Washington was watching Carolina before he brought his gaze back toward Dylan and, apologetically, shrugged toward her. “Sorry about the chair... and the house...”
“So it’s true,” Dylan said, ignoring her personal property damage. “The two of you are searching for the Reds and Blues... Chorus isn’t hiding them from the UNSC. They’ve disappeared.”
“That’s none of your business,” Washington assured her.
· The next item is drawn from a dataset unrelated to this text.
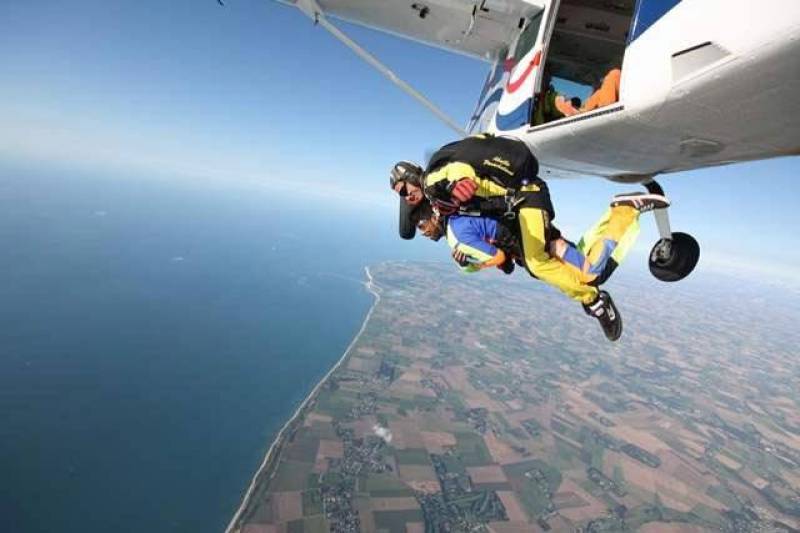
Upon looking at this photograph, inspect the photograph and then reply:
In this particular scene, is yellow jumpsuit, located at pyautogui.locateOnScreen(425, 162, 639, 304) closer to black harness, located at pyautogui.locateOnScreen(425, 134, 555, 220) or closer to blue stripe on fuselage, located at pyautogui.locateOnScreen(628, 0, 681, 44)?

“You must be joking,” Dylan laughed, getting even the angered Carolina’s attention. “I’m a reporter. Everything is my business. And if Chorus is being unfairly portrayed by the media on my watch, I need to correct it.”
Washington tilted his head. “Is that supposed to endear you to us, Ma’am?”
“We’re not exactly the most trusting people, and reporters don’t exactly earn a reputation of being trustworthy in our situation,” Carolina added, nearing Dylan with an intimidating square to her shoulders.
“It’s supposed to open an opportunity for you,” Dylan proposed. “The fact is, you might be soldiers, but you’re not storytellers. And you’re going to need someone to tell this story loud and clear and with a reputation that the public can depend on to deliver it to them. The political climate since you ousted Hargrove has been... hostile and toxic. And the public’s curiosity about the Reds and Blues are at an all time high as we near the anniversary of their disappearance.” She looked between the two of them. “Besides, you can’t possibly think you can search the entire galaxy with just the two of you.”
The two Freelancers looked at each other and then back to Dylan.
“Who said it was just the two of us?” Carolina asked cockily.